# What does vanishing Ricci tensor signify ?

1. Nov 3, 2013

### Genocide

Are Ricci flat manifolds analogous to flat space-time ? Further for Ricci flat manifolds does the Riemann tensor vanish ?

2. Nov 3, 2013

### WannabeNewton

A Ricci flat space-time is definitely not the same thing as flat space-time and obviously Ricci flat space-times don't necessarily have identically vanishing Riemann tensors. Just take any non-trivial vacuum space-time as an example.

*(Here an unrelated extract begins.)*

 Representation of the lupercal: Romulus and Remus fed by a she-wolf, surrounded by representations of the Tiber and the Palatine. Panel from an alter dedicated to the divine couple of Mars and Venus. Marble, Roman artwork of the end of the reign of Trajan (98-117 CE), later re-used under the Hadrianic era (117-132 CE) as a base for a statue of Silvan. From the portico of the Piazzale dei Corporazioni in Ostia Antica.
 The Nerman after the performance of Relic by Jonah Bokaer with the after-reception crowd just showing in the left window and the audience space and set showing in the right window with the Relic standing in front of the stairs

Intuitively, if you consider a shear-free, twist-free, geodesic congruence with tangent field $\xi^a$ then by Raychaudhuri's equation we have that $\frac{d\theta}{ds} = \xi^a \nabla_a \theta = -\frac{1}{3}\theta^2$ for a Ricci flat space-time, where $\theta = \nabla_a \xi^a$ is the expansion of the congruence. What this means is that if the expansion is initially zero (i.e. locally the congruence is initially neither diverging nor converging from a point), and we are in a Ricci flat space-time, then it will remain zero for all "time". In other words if you imagine a small sphere (or swarm) of freely falling test particles with zero twist and shear and initially the sphere of freely falling particles are neither falling towards each other radially nor moving away from each other radially then it will remain so for all proper time along the worldline of any one particle in the sphere, if we are in a Ricci flat space-time. Contrast this with what happens when we are not in a Ricci flat space-time and the space-time solves Einstein's equation with the weak energy condition imposed.

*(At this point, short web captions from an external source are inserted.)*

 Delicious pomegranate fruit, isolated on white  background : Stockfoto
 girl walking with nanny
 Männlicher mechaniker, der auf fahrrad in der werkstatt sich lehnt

Ricci flat space-times do enjoy some nice properties however. For example it is easy to show that the twist $\omega^a = \epsilon^{abcd}\xi_b \nabla_c \xi_d$ of any vector field $\xi^a$ that satisfies killing's equation $\nabla_{(a}\xi_{b)} = 0$ (i.e. $\xi^a$ is a killing field) satisfies $\nabla_{[a}\omega_{b]} = 0$ i.e. there exists some scalar $\omega$ such that $\omega_a = \nabla_a \omega$. Also, for killing fields we always have that $\nabla_a\nabla_b\xi_c = R_{abc}{}{}^{d}\xi_d$ (also easily shown) hence in vacuum killing fields always satisfy $\nabla^a\nabla_b \xi_a = \nabla^a \nabla_a \xi_b = 0$ and they always satisfy $\nabla_a \xi^a = 0$ from killing's equation, point being that the latter is just the Lorenz gauge condition and the former is just the field equation for the electromagnetic 4-potential in the Lorenz gauge i.e. Maxwell's equations are always satisfied in vacuum by killing fields.

There are tons of other interesting and/or useful properties of Ricci flat space-times of course and you can find a profuse of them (including the ones I mentioned above) in Stephani et al. "Exact Solutions of Einstein's Field Equations" which is, to say the least, an incredibly awesome book.

Last edited: Nov 3, 2013